Thursday, March 30, 2017

Circular Runways?

It's an idea, I guess, to build airports with circular runways.  The innovator says that it has several advantages over a straight runway.

I remember studying the history of flight in high school.  Early airfields were just that, large flat, grassy areas where the pilot could determine the best azimuth for takeoff or landing.  The airplanes weren't restricted to narrow, straight, concrete strips.  Circular runways would certainly mitigate the risks of crosswind landings.

I'm no aviator, and the infrastructure costs would be huge, but if you're planning to build your own airport, maybe you should consider a circular runway.


Flugelman said...

I wonder about the ATC headaches when getting away from the old rectangular pattern standards. Where do you initiate your approach? Who has precedence in the pattern in a no-wind condition? What are the missed approach parameters? Methinks the FAA would be in a tizzy.

raven said...

As if cross winds from a constant vector aren't bad enough.
As if runways that have dips and waves aren't bad enough.
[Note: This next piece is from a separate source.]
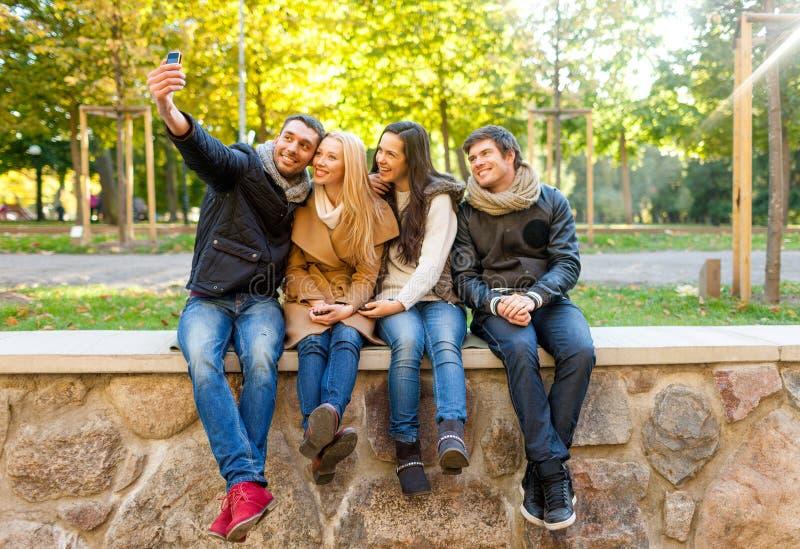 有智能手机的微笑的朋友在城市公园 免版税图库摄影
Is this the same guy who decided solar panels on a road made sense?

Grumpy OldMan said...

I'm not sure what he has been inhaling, but he really needs to stop it. Instead of preventing crosswind landings, it's going to make every landing that is not in still wind conditions end up being a crosswind landing in at least part of the landing. Maybe you'll intersect the circular runway at a tangent so that you only have a headwind, but as you flare, you are traveling further down this runway which means that your heading is also going to be changing (since you're going in a *circle*) and as such, you're going to start getting a bit of a crosswind with the amount of crosswind increasing as you continue around the circle. As you make it 1/4 of the way around the circle, you will have a direct 90 degree crosswind.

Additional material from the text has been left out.